SOURCE DOCUMENT:
KEY POINTS
Descriptive Statistics
Statistics is a branch of mathematics that researchers use to organize and interpret data.
Descriptive statistics are summaries of data that make the data meaningful and easy to understand. One descriptive statistic is a frequency distribution, which can be presented in the form of a table, a histogram, or a frequency polygon. Some frequency distributions are positively skewed; that is, most of the scores in the distribution pile up at the low end. Distributions that are negatively skewed have mostly high scores. Symmetrical distributions have equal numbers of scores on both sides of the distribution’s midpoint.
The mode, the median, and the mean are measures of central tendency of a distribution. The mode is the most frequent score. The median is the middle score in the distribution. The mean is the arithmetic average. To calculate the mean, scores are summed and divided by the total number of scores. The mean is usually the best overall representation of central tendency, but it is strongly influenced by extremely high or extremely low scores.
The range and standard deviation are measures of variability or spread of a distribution. The range is the highest score in the distribution minus the lowest score. The standard deviation is the square root of the average of the squared deviations from the mean.

GIVEN INSTRUCTION: Repeat word for word the part of the descriptive statistics summary starting with "The mode, the" and going on through "extremely low scores.".

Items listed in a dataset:
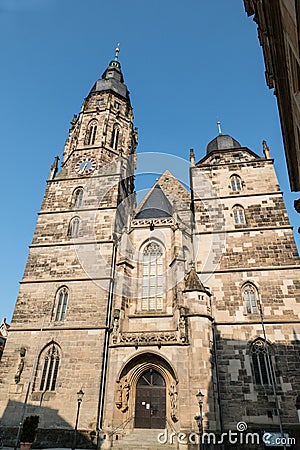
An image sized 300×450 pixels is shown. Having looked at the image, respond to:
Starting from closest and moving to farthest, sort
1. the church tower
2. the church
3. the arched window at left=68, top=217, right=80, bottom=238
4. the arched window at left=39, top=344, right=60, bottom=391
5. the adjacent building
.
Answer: the adjacent building
the church
the church tower
the arched window at left=39, top=344, right=60, bottom=391
the arched window at left=68, top=217, right=80, bottom=238

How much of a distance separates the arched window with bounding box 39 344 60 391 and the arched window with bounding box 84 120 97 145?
44.3 feet

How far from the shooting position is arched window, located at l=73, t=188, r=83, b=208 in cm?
1911

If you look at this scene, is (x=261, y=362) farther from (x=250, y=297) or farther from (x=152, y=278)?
(x=152, y=278)

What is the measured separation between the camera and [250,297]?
47.6ft

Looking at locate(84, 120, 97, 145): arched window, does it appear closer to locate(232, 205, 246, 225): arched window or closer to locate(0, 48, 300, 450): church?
locate(0, 48, 300, 450): church

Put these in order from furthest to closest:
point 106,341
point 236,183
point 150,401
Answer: point 236,183, point 106,341, point 150,401

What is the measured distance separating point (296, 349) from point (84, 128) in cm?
1864

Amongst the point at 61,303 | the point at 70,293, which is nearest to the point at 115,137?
the point at 70,293

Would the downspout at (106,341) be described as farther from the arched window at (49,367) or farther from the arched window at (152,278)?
the arched window at (49,367)

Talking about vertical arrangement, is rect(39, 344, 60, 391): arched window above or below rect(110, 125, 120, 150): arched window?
below

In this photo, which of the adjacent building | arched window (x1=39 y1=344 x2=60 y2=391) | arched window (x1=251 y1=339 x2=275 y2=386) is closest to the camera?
the adjacent building

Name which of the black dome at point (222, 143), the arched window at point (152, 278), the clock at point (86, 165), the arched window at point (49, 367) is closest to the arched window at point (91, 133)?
the clock at point (86, 165)

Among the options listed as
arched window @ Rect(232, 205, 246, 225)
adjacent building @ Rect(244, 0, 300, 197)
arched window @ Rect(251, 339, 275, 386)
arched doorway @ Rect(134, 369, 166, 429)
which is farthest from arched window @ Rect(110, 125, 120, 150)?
arched window @ Rect(251, 339, 275, 386)

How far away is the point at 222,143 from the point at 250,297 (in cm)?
1098
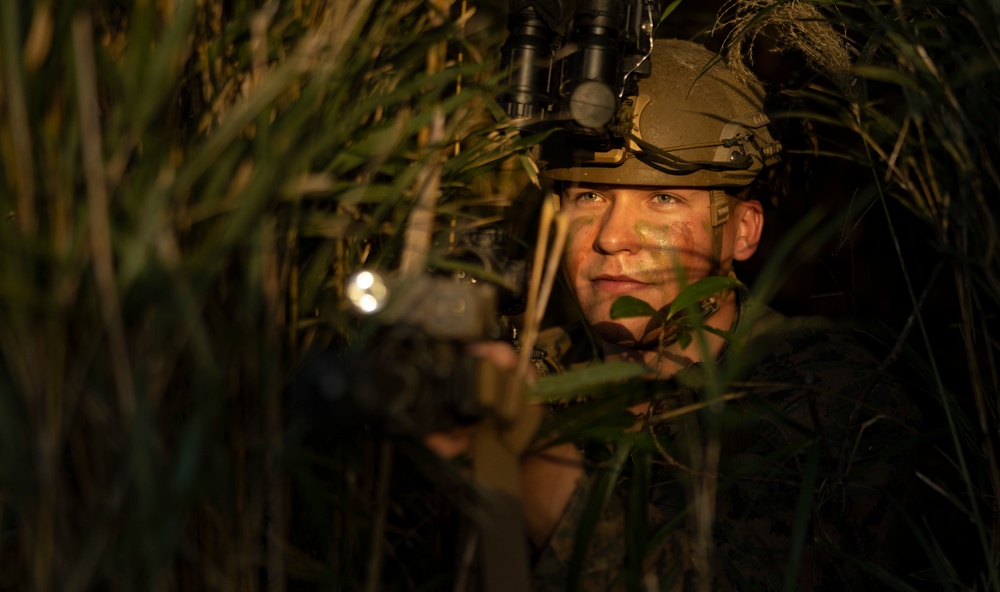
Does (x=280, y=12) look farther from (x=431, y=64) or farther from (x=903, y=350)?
(x=903, y=350)

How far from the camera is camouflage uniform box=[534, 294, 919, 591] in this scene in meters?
1.57

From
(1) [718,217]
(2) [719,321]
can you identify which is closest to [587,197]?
(1) [718,217]

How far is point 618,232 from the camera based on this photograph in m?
2.69

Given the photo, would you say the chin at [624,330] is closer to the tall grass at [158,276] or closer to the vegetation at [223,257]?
the vegetation at [223,257]

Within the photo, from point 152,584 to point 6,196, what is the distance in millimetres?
450

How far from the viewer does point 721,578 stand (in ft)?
6.00

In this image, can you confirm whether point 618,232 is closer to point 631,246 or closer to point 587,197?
point 631,246

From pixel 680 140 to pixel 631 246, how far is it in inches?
13.0

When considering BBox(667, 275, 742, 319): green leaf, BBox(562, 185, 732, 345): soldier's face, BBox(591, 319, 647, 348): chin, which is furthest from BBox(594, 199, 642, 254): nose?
BBox(667, 275, 742, 319): green leaf

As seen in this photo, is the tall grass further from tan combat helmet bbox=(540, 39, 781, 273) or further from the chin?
the chin

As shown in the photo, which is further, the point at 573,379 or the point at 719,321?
the point at 719,321

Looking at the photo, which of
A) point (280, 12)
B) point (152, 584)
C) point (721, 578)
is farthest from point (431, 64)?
point (721, 578)

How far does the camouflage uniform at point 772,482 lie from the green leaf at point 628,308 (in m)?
0.15

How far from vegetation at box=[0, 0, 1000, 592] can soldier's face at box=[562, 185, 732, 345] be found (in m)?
0.90
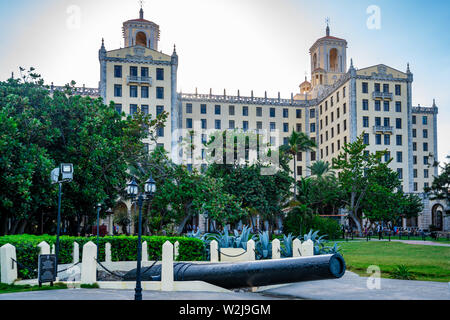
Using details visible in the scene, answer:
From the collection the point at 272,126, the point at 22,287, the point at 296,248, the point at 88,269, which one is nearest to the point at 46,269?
the point at 22,287

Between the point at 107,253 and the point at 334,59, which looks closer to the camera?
the point at 107,253

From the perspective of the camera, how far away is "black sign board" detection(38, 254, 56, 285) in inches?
487

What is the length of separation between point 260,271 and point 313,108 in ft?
225

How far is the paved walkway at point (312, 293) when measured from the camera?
10736mm

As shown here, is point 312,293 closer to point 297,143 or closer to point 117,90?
point 297,143

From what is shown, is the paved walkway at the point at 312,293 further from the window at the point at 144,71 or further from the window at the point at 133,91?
the window at the point at 144,71

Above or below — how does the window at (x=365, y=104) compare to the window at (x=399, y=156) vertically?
above

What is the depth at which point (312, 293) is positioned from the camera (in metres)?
12.2

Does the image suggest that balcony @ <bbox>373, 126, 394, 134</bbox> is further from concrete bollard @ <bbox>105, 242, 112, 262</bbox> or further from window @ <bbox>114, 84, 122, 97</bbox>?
concrete bollard @ <bbox>105, 242, 112, 262</bbox>

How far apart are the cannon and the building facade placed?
37.6 m

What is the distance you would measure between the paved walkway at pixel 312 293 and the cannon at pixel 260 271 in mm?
460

ANSWER:
The mode, the median, and the mean are measures of central tendency of a distribution. The mode is the most frequent score. The median is the middle score in the distribution. The mean is the arithmetic average. To calculate the mean, scores are summed and divided by the total number of scores. The mean is usually the best overall representation of central tendency, but it is strongly influenced by extremely high or extremely low scores.